Negative selection using CRISPR/Cpf1 facilitates the survival of genome-edited cells; however, unedited cells are eliminated through double-stranded breaks at target DNA sequences. Therefore, CRISPR/Cpf1 can increase the editing efficiency of surviving cells [42]. After transformation of IPTG-induced HK1220 cells harboring the RecT plasmid (pHK489) with single-stranded mutagenic oligonucleotides and crRNA plasmids, the surviving cells putatively harboring the desired mutations were obtained through negative selection (Fig. 3a). The use of double, triple, and quadruple mutagenic oligonucleotides successfully introduced the TAG stop codon in the middle of crtEb with an editing efficiency (i.e., the proportion of pink colonies) of 91.5–95.3%. However, we rarely obtained pink colonies (0.6%) when using single-base-mutagenic oligonucleotides (Fig. 3b). Moreover, Sanger sequencing revealed successful single-base edits in 2 of 9 selected pink colonies generated through target-matched crRNA (pHK493) (Fig. 5), probably owing to mismatch tolerance, whereby the Cpf1/crRNA complex can recognize and cleave both single-base-edited and unedited targets (Fig. 3c), which have been assessed to resolve off-target effects [34, 43, 44].

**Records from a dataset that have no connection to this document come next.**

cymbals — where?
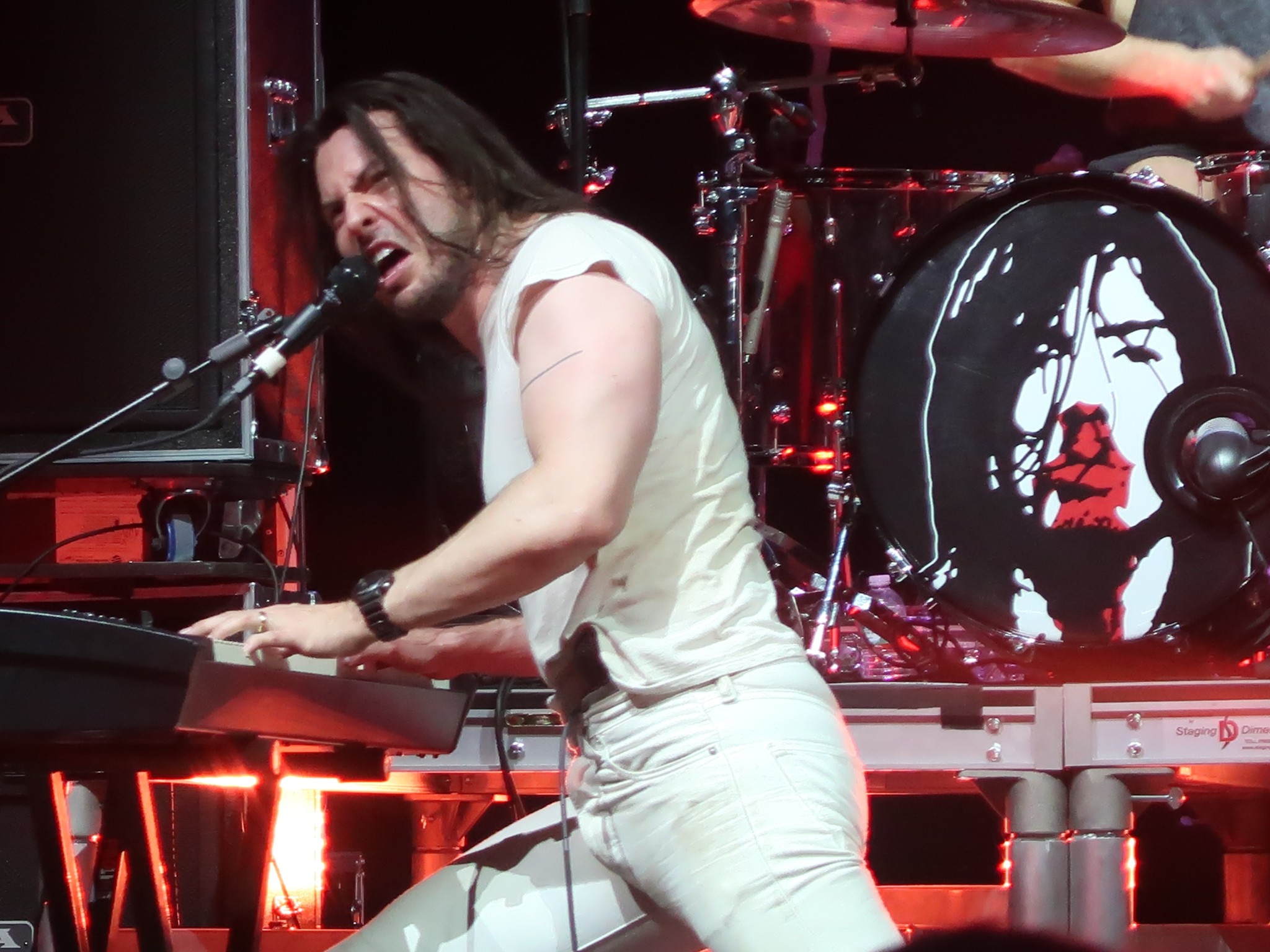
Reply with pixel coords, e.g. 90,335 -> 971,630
687,0 -> 1129,59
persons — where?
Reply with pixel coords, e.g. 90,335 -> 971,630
177,71 -> 911,951
990,2 -> 1270,150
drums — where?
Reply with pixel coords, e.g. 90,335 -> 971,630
723,166 -> 1025,477
1195,151 -> 1269,260
840,164 -> 1270,651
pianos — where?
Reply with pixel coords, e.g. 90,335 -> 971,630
2,602 -> 484,952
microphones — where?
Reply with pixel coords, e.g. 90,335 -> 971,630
218,254 -> 379,410
744,185 -> 795,369
1195,417 -> 1251,500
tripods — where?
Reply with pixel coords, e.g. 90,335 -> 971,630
693,66 -> 978,685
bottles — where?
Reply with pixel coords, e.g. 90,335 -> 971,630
858,575 -> 914,682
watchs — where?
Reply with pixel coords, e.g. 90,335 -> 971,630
351,569 -> 409,643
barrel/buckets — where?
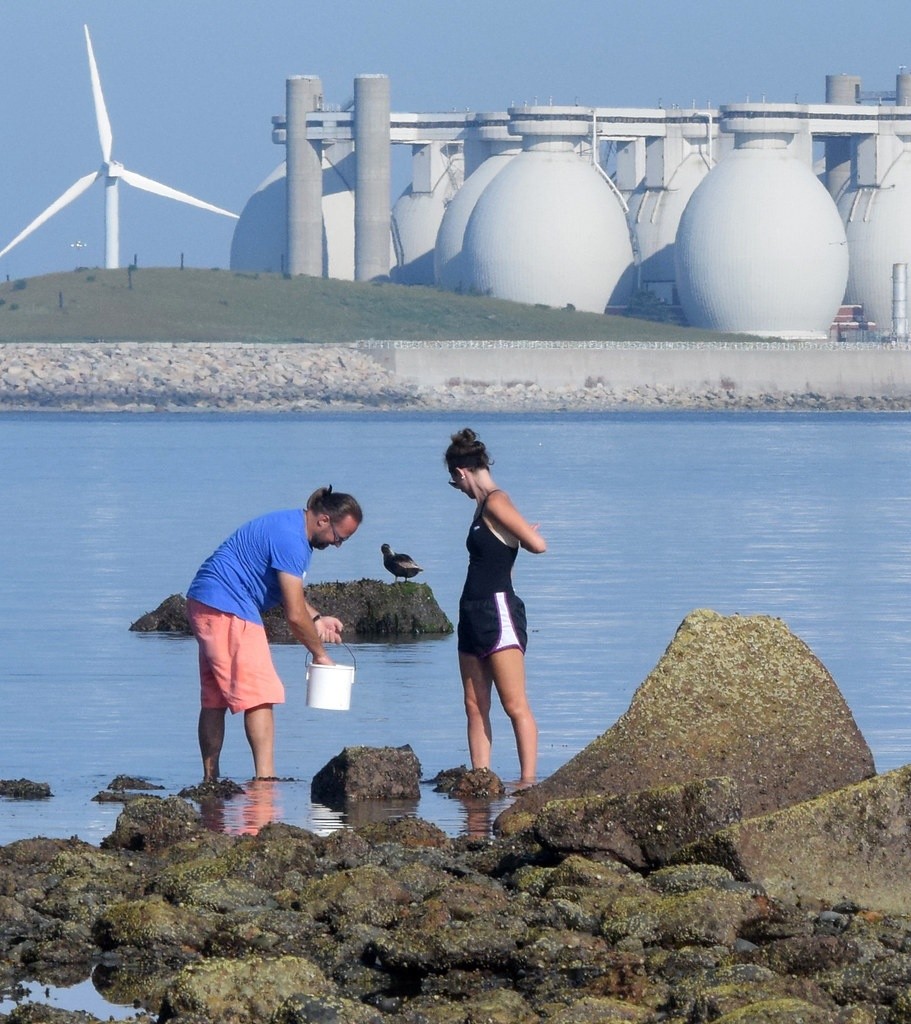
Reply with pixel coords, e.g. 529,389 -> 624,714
305,636 -> 357,710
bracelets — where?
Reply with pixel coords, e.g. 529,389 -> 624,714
313,613 -> 321,622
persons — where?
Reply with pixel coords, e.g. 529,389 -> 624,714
446,429 -> 547,780
187,485 -> 363,780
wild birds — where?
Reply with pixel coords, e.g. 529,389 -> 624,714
380,543 -> 422,583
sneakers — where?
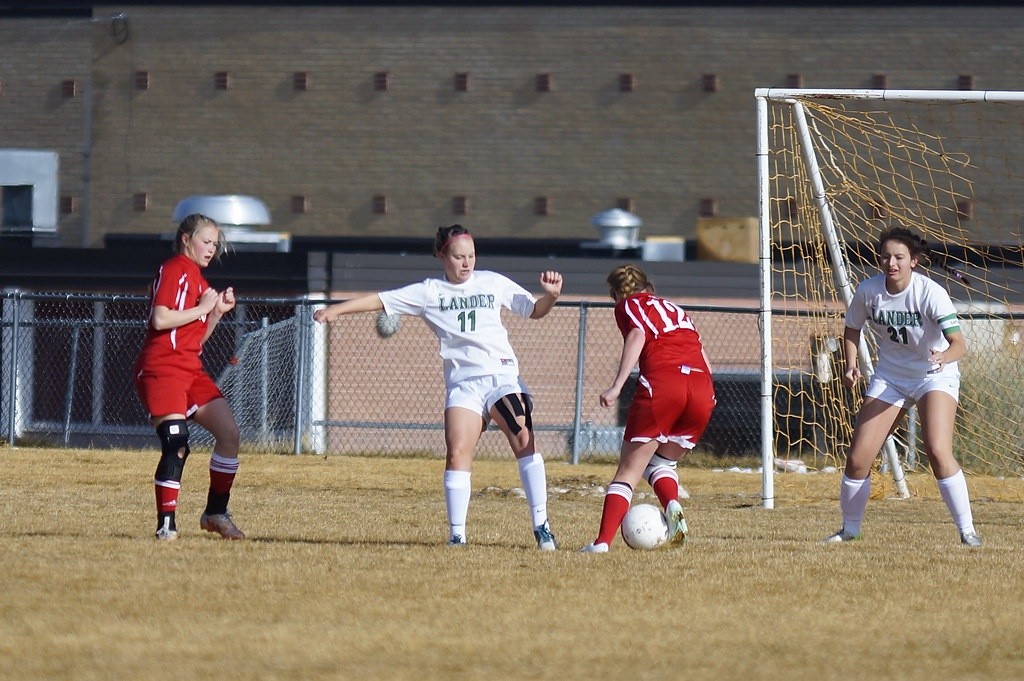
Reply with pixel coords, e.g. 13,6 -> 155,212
155,527 -> 177,540
533,520 -> 556,552
448,534 -> 465,545
580,538 -> 609,554
825,529 -> 855,543
663,500 -> 689,544
961,532 -> 983,546
199,510 -> 246,540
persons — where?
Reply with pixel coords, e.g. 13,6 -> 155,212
820,226 -> 983,551
313,224 -> 562,551
139,215 -> 249,542
577,264 -> 718,554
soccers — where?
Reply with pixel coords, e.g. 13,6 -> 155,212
621,503 -> 671,551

Even upon transformation of only crRNA plasmids into cells without oligonucleotides, we still observed numerous surviving cells (~ 102 CFU/µg DNA of pHK493), probably owing to null cpf1 mutations or the repair of double-strand breaks in target DNA sequences. Furthermore, heterogeneity in colony shape and size was observed primarily in cases of failed negative selection (Additional file: Figure S1 and S2). Accurately edited colonies were larger than unedited colonies in our Cpf1-mediated study, while larger colonies were false-positive during Cas9-mediated genome editing of C. glutamicum [38]. Therefore, colony size does not reflect successful genome editing on using CRISPR-mediated negative selection.

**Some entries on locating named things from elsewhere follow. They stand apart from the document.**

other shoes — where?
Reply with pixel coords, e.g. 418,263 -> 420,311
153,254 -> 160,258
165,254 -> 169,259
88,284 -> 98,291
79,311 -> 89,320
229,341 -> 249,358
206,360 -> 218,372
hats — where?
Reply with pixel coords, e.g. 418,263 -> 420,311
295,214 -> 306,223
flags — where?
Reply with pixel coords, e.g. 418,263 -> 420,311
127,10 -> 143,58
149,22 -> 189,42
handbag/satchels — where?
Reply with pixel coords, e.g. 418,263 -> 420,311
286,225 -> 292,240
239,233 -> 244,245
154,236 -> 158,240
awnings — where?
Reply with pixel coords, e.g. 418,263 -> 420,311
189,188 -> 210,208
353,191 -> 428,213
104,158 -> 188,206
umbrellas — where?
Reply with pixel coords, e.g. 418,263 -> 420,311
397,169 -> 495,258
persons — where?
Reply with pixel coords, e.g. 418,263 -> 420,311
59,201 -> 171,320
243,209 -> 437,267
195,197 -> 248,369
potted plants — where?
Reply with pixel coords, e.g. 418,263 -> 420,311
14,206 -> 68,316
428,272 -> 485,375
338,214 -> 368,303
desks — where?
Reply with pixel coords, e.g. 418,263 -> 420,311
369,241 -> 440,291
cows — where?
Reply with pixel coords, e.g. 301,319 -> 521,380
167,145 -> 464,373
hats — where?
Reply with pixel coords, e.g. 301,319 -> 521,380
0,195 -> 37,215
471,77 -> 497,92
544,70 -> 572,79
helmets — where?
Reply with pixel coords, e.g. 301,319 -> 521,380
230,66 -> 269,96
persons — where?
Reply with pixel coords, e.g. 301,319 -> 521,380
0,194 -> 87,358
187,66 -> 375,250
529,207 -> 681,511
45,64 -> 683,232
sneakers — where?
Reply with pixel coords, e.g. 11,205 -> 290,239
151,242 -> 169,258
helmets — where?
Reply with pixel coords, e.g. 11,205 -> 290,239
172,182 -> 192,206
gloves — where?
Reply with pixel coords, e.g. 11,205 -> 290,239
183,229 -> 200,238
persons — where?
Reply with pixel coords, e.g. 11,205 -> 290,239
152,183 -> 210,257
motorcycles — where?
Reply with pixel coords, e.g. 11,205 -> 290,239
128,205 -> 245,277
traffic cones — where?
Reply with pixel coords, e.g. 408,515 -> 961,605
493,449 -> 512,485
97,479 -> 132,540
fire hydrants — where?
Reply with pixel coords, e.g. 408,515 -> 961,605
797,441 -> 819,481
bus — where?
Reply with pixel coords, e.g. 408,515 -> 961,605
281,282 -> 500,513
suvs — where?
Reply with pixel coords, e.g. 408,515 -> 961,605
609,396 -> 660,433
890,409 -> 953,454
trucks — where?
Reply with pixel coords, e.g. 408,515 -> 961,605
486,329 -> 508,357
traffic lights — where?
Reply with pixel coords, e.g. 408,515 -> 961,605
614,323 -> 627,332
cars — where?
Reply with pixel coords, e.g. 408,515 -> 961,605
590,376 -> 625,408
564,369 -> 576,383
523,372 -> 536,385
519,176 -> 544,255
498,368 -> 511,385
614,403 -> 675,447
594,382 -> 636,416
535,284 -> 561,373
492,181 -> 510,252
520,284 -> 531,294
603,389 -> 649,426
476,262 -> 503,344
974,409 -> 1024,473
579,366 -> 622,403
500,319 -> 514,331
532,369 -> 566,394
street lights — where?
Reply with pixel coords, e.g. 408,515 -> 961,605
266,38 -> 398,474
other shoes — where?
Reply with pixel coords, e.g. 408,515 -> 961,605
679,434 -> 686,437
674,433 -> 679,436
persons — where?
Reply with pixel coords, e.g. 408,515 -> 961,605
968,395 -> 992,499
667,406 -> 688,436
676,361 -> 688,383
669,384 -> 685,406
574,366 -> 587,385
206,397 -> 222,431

To differentiate single-base-edited targets from unedited targets, mismatched crRNAs were designed and used for precise CRISPR/Cpf1-mediated negative selection (Fig. 4a). With single-base-mutagenic oligonucleotides, different target-mismatched crRNA plasmids were transformed for single-base editing of T150G (i.e., introduction of TAG stop codon) in crtEb. In cases of single-mismatched crRNAs (from pHK494 and pHK497), and one of double-mismatched crRNAs (from pHK495), 14.9%, 99.7%, and 91.5% of surviving colonies were pink owing to intracellular lycopene accumulation (Fig. 4b). Subsequently, pink colonies were randomly selected from each agar plate and their genomes were subjected to Sanger sequencing. Three of nine colonies were correctly edited among 14.9% pink colonies. The DNA sequences were accurately edited in all colonies among 99.7% and 91.5% of surviving colonies (Fig. 5), indicating that even if mutants harboring the desired phenotypes were obtained among the colonies obtained through negative selection, using the CRISPR/Cpf1 system, the efficiency of harboring a genotype that is precisely altered to the base sequence can be much lower.

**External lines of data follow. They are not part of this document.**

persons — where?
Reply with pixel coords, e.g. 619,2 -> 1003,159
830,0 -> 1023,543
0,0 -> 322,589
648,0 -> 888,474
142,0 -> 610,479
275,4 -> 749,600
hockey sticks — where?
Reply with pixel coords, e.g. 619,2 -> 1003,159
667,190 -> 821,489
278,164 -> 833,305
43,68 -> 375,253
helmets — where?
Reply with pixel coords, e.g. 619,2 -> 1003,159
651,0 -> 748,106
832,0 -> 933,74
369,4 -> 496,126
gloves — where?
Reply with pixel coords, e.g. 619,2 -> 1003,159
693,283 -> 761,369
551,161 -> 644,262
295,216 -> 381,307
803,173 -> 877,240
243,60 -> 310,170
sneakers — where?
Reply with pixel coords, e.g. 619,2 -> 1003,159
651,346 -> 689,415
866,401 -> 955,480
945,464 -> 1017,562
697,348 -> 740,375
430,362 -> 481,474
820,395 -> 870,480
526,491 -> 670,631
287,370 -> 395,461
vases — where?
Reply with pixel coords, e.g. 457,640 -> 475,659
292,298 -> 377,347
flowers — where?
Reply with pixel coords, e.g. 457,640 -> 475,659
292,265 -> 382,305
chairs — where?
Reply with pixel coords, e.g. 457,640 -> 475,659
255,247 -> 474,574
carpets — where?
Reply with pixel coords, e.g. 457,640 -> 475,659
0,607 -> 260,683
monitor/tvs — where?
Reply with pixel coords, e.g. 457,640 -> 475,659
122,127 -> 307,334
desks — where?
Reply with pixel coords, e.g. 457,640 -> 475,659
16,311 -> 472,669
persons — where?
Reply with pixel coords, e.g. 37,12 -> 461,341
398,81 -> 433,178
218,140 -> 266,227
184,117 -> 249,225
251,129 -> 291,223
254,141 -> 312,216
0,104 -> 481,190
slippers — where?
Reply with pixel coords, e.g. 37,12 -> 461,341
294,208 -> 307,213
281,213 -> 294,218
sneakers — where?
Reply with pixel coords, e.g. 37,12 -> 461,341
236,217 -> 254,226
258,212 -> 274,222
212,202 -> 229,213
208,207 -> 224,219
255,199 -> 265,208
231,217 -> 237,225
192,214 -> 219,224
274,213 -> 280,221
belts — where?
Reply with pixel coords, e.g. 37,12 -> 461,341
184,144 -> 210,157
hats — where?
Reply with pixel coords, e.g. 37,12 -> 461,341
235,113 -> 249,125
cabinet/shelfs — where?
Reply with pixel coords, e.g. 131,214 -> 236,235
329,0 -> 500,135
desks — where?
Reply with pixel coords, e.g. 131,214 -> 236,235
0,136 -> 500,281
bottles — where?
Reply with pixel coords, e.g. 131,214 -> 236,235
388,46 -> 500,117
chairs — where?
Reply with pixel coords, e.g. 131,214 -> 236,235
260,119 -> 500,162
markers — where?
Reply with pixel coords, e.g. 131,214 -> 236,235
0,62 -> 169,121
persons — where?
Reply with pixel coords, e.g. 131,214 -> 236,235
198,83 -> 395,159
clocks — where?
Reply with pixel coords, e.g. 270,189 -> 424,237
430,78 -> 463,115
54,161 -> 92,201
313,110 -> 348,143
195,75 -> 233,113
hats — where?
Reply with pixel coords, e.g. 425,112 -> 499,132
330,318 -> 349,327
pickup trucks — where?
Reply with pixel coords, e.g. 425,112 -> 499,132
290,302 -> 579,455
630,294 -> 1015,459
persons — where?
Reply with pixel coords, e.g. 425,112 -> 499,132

The transformation efficiencies reflected between 102 and 104 CFU/µg crRNA plasmid among genome-edited cells. However, in one case of double- and two cases of triple-mismatched crRNAs (from pHK498, pHK496, and pHK499), no pink colonies were observed. Moreover, the number of surviving colonies increased to 105–106 (CFU/µg crRNA plasmid). The increased number of surviving colonies indicates that Cpf1/target-mismatched crRNAs could not accurately recognize the targets, and consequently, improper negative selection facilitated the survival of all transformants on agar plates.